Secondly, practicing my feminism is difficult because I am frequently crowded out by men. Were it only that my opinion were not respected, that would be one thing. But a feminist columnist in my school’s newspaper, I have been crowded out and screamed at in comments sections because I am feminist. Many of my peers in classes I take outside of my major don’t understand what feminism is at all, so I always hear underlying tones of racism and sexism, even though I stand next to them as an African American woman. My favorite comment that made me feel sick to my stomach after it was said was by a girl in my public speaking class who said, “It’s so hard to take a shower here and shave my legs;I am not one of those ‘No Shave November’ girls.” As if a woman committed the ultimate sin by not shaving her legs every day in the shower.

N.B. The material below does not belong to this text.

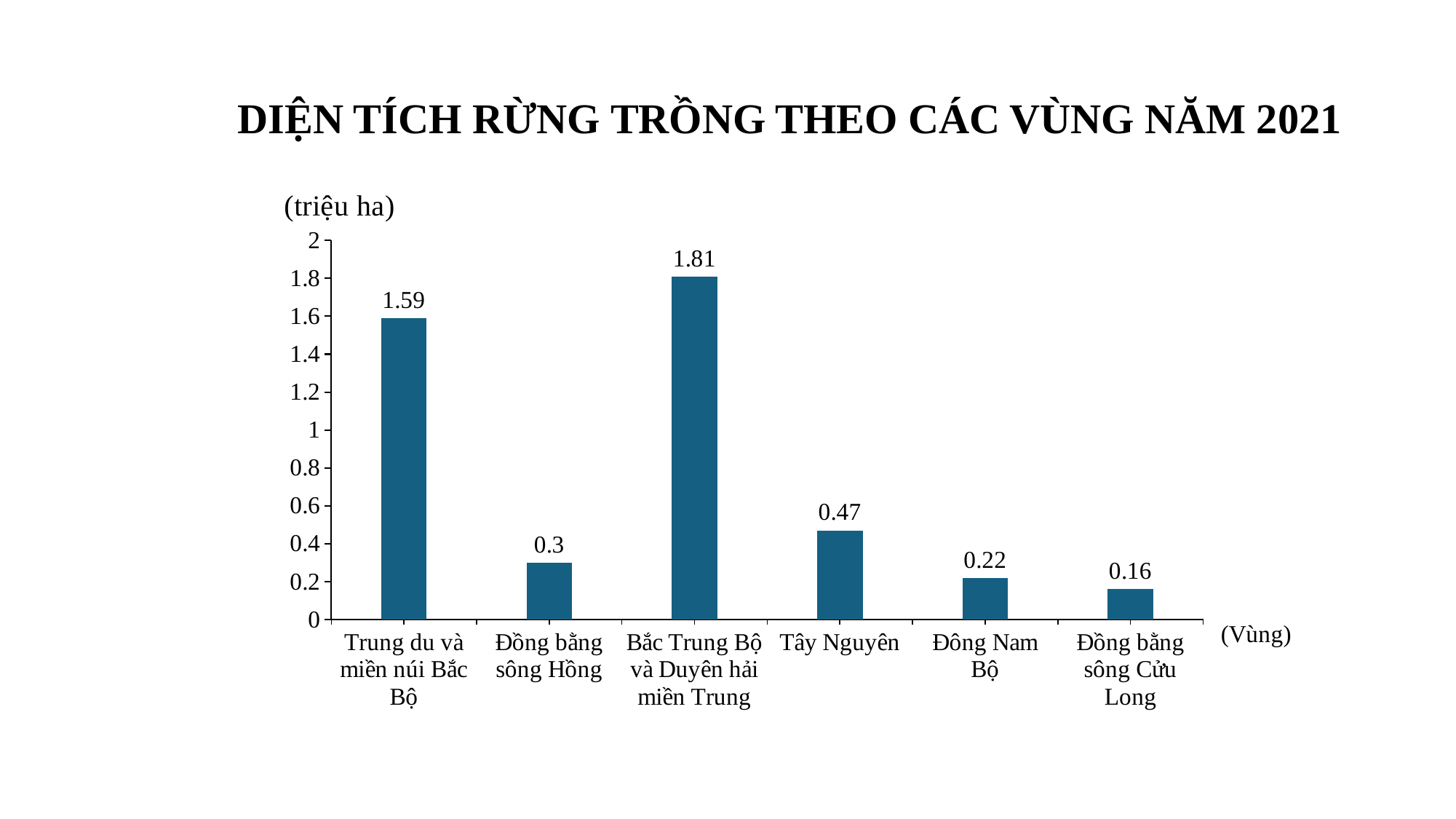
What is the difference between the values for Tây Nguyên and Đông Nam Bộ? 0.25 What value is shown for Đồng bằng sông Hồng? 0.3 What unit is shown on the vertical axis? triệu ha Which region has the largest planted forest area? Bắc Trung Bộ và Duyên hải miền Trung What is the planted forest area for Tây Nguyên? 0.47 What is the difference between the values for Bắc Trung Bộ và Duyên hải miền Trung and Trung du và miền núi Bắc Bộ? 0.22 Which region has the smallest planted forest area? Đồng bằng sông Cửu Long How many regions are shown on the chart? 6 What is the value for Đồng bằng sông Cửu Long? 0.16 What kind of chart is this? bar chart Which is larger, the value for Đông Nam Bộ or the value for Đồng bằng sông Hồng? Đồng bằng sông Hồng Is the value for Trung du và miền núi Bắc Bộ greater or less than 1? greater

Lastly, the most difficult part of being a feminist in college is that significant pieces of yourself are constantly ripped away by other people who believe it to be “pruning”. Students who come from the middle of nowhere, having a graduating class of 20 tell me that my opinion is simply “different” from theirs when all their opinion is is sexist and wrong and students who don’t know any black people appropriating cultures by wearing dreads or jokingly calling their white friends “my nigga.”
Being a feminist in college is hard not just because it can be nearly impossible to find people to be around who are as enlightened as you, but that you are constantly surrounded by people who do not realize the damage their ignorance can do to others.
I love feminism. It is close to my heart. But college has a way of making me feel dirty and unclean for being a feminist and a way of trying to break down that part of my identity the way acid corrodes skin.